### Collected data
━━━━━━━━

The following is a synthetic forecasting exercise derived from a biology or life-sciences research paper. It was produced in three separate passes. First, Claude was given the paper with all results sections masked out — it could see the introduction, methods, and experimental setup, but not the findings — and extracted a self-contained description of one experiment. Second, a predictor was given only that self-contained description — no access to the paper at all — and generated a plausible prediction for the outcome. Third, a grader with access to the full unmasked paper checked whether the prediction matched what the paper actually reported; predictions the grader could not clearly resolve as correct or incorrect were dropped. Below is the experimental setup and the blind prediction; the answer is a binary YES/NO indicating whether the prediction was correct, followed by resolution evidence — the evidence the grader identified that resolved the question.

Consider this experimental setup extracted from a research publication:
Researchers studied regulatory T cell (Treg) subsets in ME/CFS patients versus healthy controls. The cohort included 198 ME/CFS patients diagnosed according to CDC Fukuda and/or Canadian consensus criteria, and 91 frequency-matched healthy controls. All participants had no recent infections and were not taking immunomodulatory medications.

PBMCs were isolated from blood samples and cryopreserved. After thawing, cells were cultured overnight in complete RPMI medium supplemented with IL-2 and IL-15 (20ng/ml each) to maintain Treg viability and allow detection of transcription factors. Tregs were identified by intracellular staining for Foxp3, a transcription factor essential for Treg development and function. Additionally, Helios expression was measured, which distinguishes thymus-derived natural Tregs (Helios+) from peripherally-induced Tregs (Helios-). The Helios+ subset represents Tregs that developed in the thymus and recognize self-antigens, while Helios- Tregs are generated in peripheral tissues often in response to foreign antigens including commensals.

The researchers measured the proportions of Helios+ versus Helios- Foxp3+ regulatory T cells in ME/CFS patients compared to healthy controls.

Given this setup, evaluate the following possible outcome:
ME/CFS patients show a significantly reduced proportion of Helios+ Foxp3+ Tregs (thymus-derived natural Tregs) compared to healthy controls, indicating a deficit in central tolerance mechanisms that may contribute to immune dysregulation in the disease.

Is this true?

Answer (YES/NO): NO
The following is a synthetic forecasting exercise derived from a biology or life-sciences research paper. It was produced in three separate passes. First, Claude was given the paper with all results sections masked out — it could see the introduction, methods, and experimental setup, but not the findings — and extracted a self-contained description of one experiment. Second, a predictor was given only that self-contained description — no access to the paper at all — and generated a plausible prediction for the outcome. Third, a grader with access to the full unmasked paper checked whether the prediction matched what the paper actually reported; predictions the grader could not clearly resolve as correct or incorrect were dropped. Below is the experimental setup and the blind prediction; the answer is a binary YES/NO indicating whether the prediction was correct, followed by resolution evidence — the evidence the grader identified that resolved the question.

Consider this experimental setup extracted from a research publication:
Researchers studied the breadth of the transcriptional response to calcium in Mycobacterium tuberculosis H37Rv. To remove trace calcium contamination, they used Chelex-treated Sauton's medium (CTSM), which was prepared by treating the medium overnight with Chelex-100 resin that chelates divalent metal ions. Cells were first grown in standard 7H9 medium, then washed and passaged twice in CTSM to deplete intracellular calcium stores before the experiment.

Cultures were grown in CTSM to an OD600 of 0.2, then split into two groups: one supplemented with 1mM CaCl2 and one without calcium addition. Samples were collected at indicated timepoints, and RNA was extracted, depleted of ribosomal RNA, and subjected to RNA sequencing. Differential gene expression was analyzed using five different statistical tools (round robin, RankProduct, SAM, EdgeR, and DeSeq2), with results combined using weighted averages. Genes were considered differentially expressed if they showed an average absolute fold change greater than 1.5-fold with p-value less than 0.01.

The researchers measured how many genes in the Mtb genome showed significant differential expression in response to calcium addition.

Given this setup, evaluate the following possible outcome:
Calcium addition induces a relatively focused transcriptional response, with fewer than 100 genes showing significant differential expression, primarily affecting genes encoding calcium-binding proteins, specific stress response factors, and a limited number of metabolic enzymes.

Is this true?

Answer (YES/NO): NO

━━━━━━━━

### Action item
Write every line of the entries again, word for word.

### Solution below
The following is a synthetic forecasting exercise derived from a biology or life-sciences research paper. It was produced in three separate passes. First, Claude was given the paper with all results sections masked out — it could see the introduction, methods, and experimental setup, but not the findings — and extracted a self-contained description of one experiment. Second, a predictor was given only that self-contained description — no access to the paper at all — and generated a plausible prediction for the outcome. Third, a grader with access to the full unmasked paper checked whether the prediction matched what the paper actually reported; predictions the grader could not clearly resolve as correct or incorrect were dropped. Below is the experimental setup and the blind prediction; the answer is a binary YES/NO indicating whether the prediction was correct, followed by resolution evidence — the evidence the grader identified that resolved the question.

Consider this experimental setup extracted from a research publication:
Researchers studied regulatory T cell (Treg) subsets in ME/CFS patients versus healthy controls. The cohort included 198 ME/CFS patients diagnosed according to CDC Fukuda and/or Canadian consensus criteria, and 91 frequency-matched healthy controls. All participants had no recent infections and were not taking immunomodulatory medications.

PBMCs were isolated from blood samples and cryopreserved. After thawing, cells were cultured overnight in complete RPMI medium supplemented with IL-2 and IL-15 (20ng/ml each) to maintain Treg viability and allow detection of transcription factors. Tregs were identified by intracellular staining for Foxp3, a transcription factor essential for Treg development and function. Additionally, Helios expression was measured, which distinguishes thymus-derived natural Tregs (Helios+) from peripherally-induced Tregs (Helios-). The Helios+ subset represents Tregs that developed in the thymus and recognize self-antigens, while Helios- Tregs are generated in peripheral tissues often in response to foreign antigens including commensals.

The researchers measured the proportions of Helios+ versus Helios- Foxp3+ regulatory T cells in ME/CFS patients compared to healthy controls.

Given this setup, evaluate the following possible outcome:
ME/CFS patients show a significantly reduced proportion of Helios+ Foxp3+ Tregs (thymus-derived natural Tregs) compared to healthy controls, indicating a deficit in central tolerance mechanisms that may contribute to immune dysregulation in the disease.

Is this true?

Answer (YES/NO): NO
The following is a synthetic forecasting exercise derived from a biology or life-sciences research paper. It was produced in three separate passes. First, Claude was given the paper with all results sections masked out — it could see the introduction, methods, and experimental setup, but not the findings — and extracted a self-contained description of one experiment. Second, a predictor was given only that self-contained description — no access to the paper at all — and generated a plausible prediction for the outcome. Third, a grader with access to the full unmasked paper checked whether the prediction matched what the paper actually reported; predictions the grader could not clearly resolve as correct or incorrect were dropped. Below is the experimental setup and the blind prediction; the answer is a binary YES/NO indicating whether the prediction was correct, followed by resolution evidence — the evidence the grader identified that resolved the question.

Consider this experimental setup extracted from a research publication:
Researchers studied the breadth of the transcriptional response to calcium in Mycobacterium tuberculosis H37Rv. To remove trace calcium contamination, they used Chelex-treated Sauton's medium (CTSM), which was prepared by treating the medium overnight with Chelex-100 resin that chelates divalent metal ions. Cells were first grown in standard 7H9 medium, then washed and passaged twice in CTSM to deplete intracellular calcium stores before the experiment.

Cultures were grown in CTSM to an OD600 of 0.2, then split into two groups: one supplemented with 1mM CaCl2 and one without calcium addition. Samples were collected at indicated timepoints, and RNA was extracted, depleted of ribosomal RNA, and subjected to RNA sequencing. Differential gene expression was analyzed using five different statistical tools (round robin, RankProduct, SAM, EdgeR, and DeSeq2), with results combined using weighted averages. Genes were considered differentially expressed if they showed an average absolute fold change greater than 1.5-fold with p-value less than 0.01.

The researchers measured how many genes in the Mtb genome showed significant differential expression in response to calcium addition.

Given this setup, evaluate the following possible outcome:
Calcium addition induces a relatively focused transcriptional response, with fewer than 100 genes showing significant differential expression, primarily affecting genes encoding calcium-binding proteins, specific stress response factors, and a limited number of metabolic enzymes.

Is this true?

Answer (YES/NO): NO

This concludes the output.